La population du village d’Agang, dans l’est du Tchad, se rassemble pour une session de vaccination le 25 mars 2019. / AMAURY HAUCHARD / AFP

Dinar Tchere est d’humeur bougonne : le début de la session de vaccination a pris du retard. Dans son centre de santé d’Hilouta, dans la province du Tchad du Ouaddaï, il rassemble rapidement les vaccins dans une glacière avant de les embarquer à l’arrière du pick-up. Il faut vingt minutes de piste sablonneuse pour atteindre Agang, 400 habitants, le village cible du jour situé à plus de 950 km à l’est de la capitale N’Djamena et à une journée de voyage du premier tronçon goudronné.

« C’est ce que je craignais, la plupart des mamans sont parties au marché », peste M. Tchere en étendant une natte sur le sol, sous un manguier. Mais pourtant, une à une, des femmes accompagnées d’un ou plusieurs enfants commencent à arriver de tous les côtés. Il n’y a bientôt plus un centimètre libre sur la natte. Les glacières sont ouvertes et la session peut commencer. Pour se rassurer, Dinar Tchere touche du doigt la glace pour vérifier son état. Et pour cause : il fait déjà 40 degrés et les vaccins ne supportent pas la chaleur.

« Maintenir la chaîne du froid des vaccins est notre principal problème, raconte le responsable d’un des vingt-et-un centres de santé du département. Depuis les événements de 2007, on n’a plus de panneau solaire ni de frigidaire. » Les « événements » renvoient à la guerre larvée et meurtrière qui opposa durant plusieurs années les deux voisins tchadien et soudanais par groupes armés interposés. Hilouta, à moins de deux kilomètres de la frontière soudanaise, a été le théâtre de combats.

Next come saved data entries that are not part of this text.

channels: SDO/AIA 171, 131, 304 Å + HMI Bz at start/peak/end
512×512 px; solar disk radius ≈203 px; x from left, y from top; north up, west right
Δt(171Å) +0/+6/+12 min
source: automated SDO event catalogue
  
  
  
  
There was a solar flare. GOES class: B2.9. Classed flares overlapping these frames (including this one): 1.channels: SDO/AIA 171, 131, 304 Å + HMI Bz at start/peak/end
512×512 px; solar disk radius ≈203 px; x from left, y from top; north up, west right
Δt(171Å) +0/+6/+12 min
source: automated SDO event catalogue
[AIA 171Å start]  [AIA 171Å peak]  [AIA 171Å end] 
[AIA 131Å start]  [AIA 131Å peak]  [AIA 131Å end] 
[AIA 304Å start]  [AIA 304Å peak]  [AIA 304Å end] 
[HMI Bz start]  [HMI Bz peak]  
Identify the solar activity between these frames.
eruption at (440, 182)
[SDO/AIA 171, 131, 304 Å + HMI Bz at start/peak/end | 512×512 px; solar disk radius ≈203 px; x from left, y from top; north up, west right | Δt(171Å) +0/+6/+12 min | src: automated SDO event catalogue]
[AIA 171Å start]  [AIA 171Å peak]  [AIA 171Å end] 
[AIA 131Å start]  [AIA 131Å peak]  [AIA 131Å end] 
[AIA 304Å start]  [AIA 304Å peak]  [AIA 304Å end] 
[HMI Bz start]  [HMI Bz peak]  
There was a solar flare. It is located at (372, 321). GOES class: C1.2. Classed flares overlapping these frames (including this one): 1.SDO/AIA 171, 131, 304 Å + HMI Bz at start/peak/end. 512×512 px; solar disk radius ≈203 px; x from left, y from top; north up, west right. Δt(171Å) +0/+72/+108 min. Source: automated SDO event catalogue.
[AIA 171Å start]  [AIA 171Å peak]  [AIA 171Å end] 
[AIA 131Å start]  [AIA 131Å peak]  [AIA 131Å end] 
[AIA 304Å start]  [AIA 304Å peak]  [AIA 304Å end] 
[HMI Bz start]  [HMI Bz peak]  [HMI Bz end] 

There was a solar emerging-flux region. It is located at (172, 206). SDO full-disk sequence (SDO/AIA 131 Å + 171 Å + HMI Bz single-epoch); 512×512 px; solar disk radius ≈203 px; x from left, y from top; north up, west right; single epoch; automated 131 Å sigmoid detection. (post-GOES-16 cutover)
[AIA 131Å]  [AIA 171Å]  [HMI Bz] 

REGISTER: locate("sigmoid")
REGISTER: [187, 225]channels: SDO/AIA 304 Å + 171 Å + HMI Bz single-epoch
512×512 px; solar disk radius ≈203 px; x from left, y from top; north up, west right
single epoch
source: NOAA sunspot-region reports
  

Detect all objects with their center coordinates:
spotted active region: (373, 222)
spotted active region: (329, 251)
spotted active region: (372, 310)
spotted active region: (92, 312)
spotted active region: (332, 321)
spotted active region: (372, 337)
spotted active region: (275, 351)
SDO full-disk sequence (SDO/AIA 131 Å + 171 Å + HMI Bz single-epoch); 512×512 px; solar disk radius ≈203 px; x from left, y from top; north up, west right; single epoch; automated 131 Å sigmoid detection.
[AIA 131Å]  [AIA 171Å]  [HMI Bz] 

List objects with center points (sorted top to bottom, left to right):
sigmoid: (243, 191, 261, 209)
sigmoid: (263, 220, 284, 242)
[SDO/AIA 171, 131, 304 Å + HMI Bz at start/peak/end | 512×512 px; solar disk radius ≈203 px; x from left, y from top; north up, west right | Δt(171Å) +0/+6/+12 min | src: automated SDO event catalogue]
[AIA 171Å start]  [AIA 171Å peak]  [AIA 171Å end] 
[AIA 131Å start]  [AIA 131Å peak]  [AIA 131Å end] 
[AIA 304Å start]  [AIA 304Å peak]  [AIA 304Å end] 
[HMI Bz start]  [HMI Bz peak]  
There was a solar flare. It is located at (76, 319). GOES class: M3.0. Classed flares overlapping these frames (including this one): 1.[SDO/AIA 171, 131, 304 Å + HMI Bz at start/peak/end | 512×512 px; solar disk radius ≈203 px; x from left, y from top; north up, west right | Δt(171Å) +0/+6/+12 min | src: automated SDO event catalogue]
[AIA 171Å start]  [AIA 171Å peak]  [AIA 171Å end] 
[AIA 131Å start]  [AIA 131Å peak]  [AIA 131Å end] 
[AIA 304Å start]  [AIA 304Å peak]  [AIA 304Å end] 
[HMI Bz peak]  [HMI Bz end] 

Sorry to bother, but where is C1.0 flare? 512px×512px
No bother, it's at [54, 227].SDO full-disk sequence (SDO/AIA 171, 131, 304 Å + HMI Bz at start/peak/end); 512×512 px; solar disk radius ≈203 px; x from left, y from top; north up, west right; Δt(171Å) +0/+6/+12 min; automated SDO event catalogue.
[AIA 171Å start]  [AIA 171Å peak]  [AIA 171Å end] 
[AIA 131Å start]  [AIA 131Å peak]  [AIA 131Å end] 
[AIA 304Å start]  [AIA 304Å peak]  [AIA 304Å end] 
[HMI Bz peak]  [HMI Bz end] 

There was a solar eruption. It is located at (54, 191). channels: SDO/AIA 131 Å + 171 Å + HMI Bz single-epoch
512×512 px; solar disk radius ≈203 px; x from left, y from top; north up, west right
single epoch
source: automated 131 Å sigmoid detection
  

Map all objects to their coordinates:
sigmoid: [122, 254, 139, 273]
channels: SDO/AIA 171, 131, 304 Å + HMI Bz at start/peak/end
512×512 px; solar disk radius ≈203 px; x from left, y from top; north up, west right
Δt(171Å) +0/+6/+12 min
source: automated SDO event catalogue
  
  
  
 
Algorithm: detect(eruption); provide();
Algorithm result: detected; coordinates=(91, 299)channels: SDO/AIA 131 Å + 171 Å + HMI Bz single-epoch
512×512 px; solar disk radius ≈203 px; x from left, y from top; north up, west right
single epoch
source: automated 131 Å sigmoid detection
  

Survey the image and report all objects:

Une soixantaine de villages

Aujourd’hui, les préoccupations sont météorologiques : comment garder au frais ces vaccins quand le mercure est bloqué en haut des thermomètres ? « Je les stocke au Soudan, dans le centre de santé de l’autre côté de la frontière. Ils ont un frigidaire, eux », raconte Dinar Tchere. Mais en raison des tensions sécuritaires, le Soudan refuse les passages de la frontière à moto. Alors Dinar, la glacière sous le bras, parcourt les deux kilomètres à pied, à la veille de chaque session de vaccination.

Pour la soixantaine de villages que son centre de santé couvre, il assure faire environ quatre sessions de vaccination par mois. Deux au centre, deux dans les villages. « Mais nous n’avons aucun moyen de transport pour nous y rendre », regrette-t-il. Il y a longtemps que l’Etat ne finance plus les frais de fonctionnement de ses centres de santé. Alors souvent, c’est sur sa moto qu’il se rend aux sessions, en prenant soin de ne jamais prendre la même route à l’aller et au retour, de peur des braquages. Ou alors avec les véhicules de l’ONG française Première Urgence internationale qui soutient, avec un financement de l’Union européenne, onze centres de santé dans le département.

Epidémie de rougeole

A Arkoum, à une cinquantaine de kilomètres d’Hilouta, les défis sont les mêmes pour Félix Djembonoudji, infirmier et responsable d’un autre centre de santé. « Et puis, il y a les ruptures de stock », ajoute-t-il, désabusé. Comme M. Tchere, il doit chaque semaine se rendre à Adré, chef-lieu du département, à plusieurs heures de piste, pour aller chercher les vaccins. « Mais parfois, ils ne les ont pas reçus. Là, ça fait cinq jours qu’on est en rupture de VAR », le vaccin contre la rougeole.

La province, comme la moitié du pays, est frappée par une épidémie de rougeole depuis près d’un an. Si les campagnes de vaccination sont régulières, la couverture vaccinale reste faible. Selon la dernière enquête nationale de 2017, seul un enfant sur cinq était complètement vacciné au Tchad. Et les maladies sont meurtrières : « La rougeole peut entraîner la sous-nutrition chez un enfant non vacciné, qui est l’une des causes de la mortalité infantile », explique Fabienne Mially, cheffe de mission de l’ONG française au Tchad.

Dans ce pays d’Afrique centrale, selon l’ONU, plus d’un enfant sur dix meurt avant ses 5 ans. A Agang, la session de vaccination est terminée. Dinar Tchere est sur le point de refermer la glacière quand un cheval soulève la poussière à l’horizon. Le cavalier, père de famille et dont la femme au marché, amène son enfant de 6 mois pour son deuxième vaccin. « C’est important ! », s’exclame le père. L’enfant sera vacciné. De retour au centre d’Hilouta, sans eau ni électricité, Dinar Tchere jette un coup d’œil dehors, où deux habitants du village l’attendent déjà pour une consultation. « Les journées sont longues ! », précise-t-il.